What you have to do >>
The answer must be the full listing, word for word, with no pictures in it.

Collected material >>

● ● ● ● ● ● ●

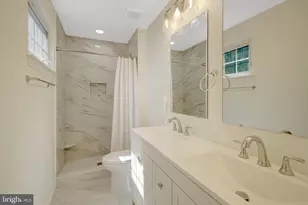 8527 Parliament Dr, Springfield, VA 22151 - Photo 35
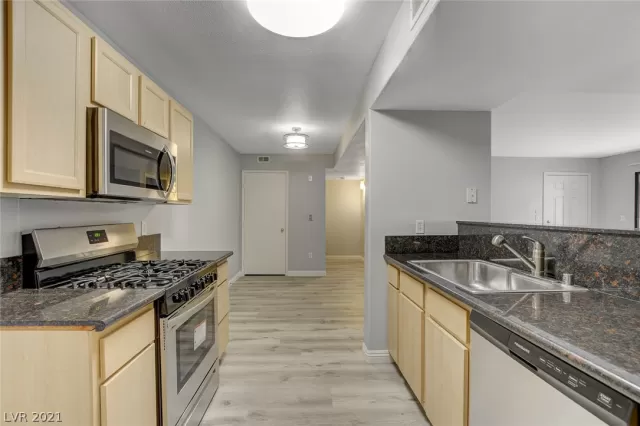 MLS: 2261895 Condo For Sale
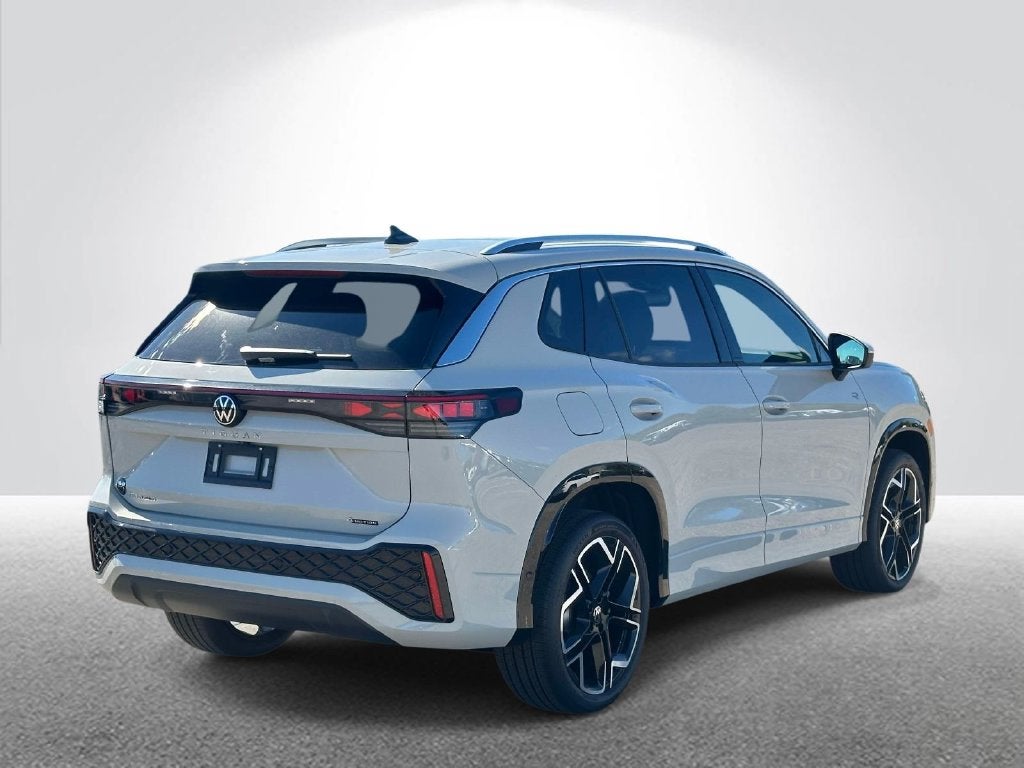 2026 Volkswagen Tiguan SEL R-Line Turbo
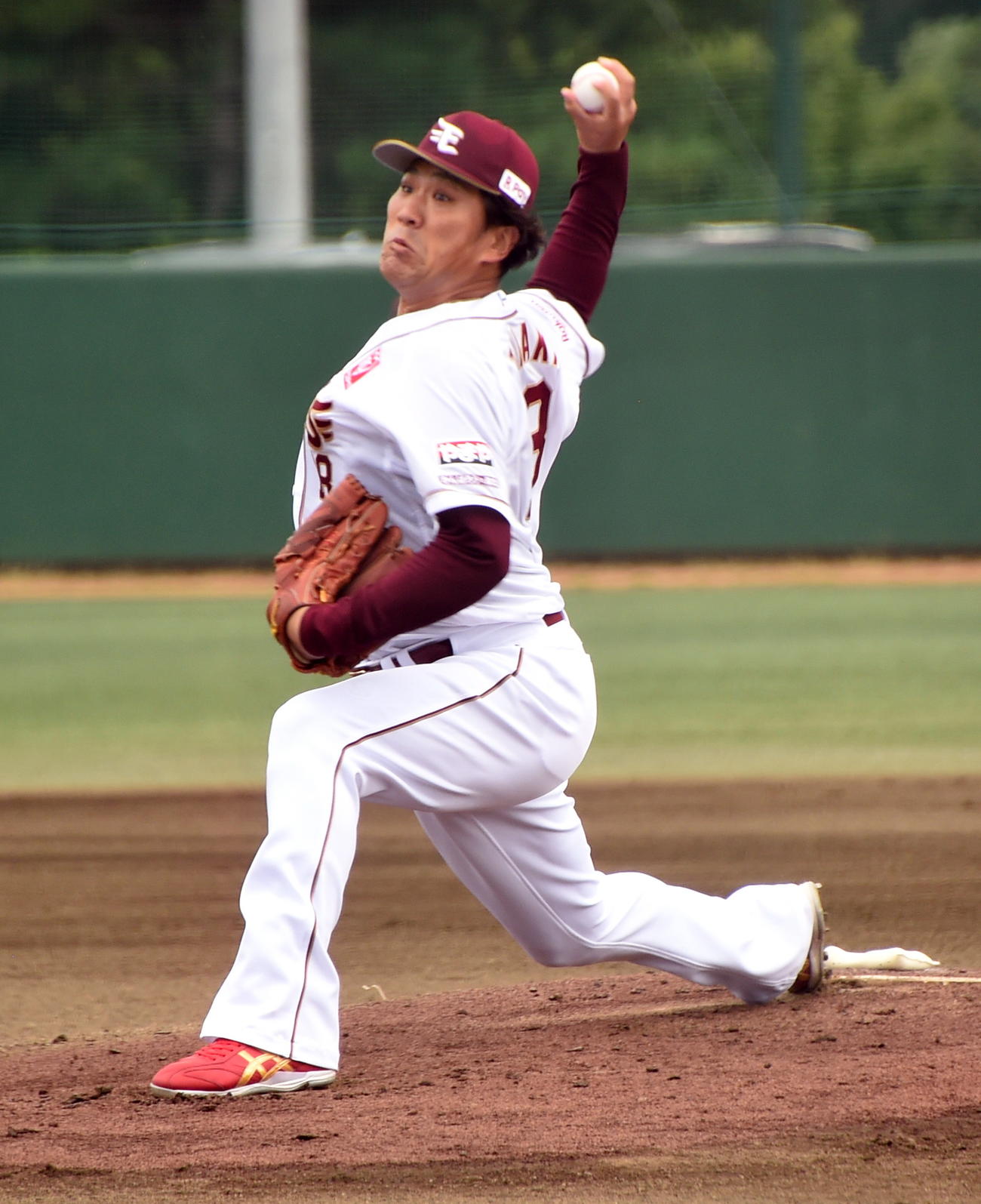 楽天対日本ハム　力投する楽天田中将（撮影・山田愛斗）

● ● ● ● ● ● ●

Reply to the task >>
 8527 Parliament Dr, Springfield, VA 22151 - Photo 35
 MLS: 2261895 Condo For Sale
 2026 Volkswagen Tiguan SEL R-Line Turbo
 楽天対日本ハム　力投する楽天田中将（撮影・山田愛斗）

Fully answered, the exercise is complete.